Set down exactly the lines from the one containing "order: Artiodactyla" through the last line of the data below, and no others.
[Start of section]
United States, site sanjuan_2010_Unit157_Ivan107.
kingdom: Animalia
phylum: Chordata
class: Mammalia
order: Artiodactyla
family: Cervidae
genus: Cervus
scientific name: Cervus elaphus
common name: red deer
[End of section]
Solution to this exercise »
order: Artiodactyla
family: Cervidae
genus: Cervus
scientific name: Cervus elaphus
common name: red deer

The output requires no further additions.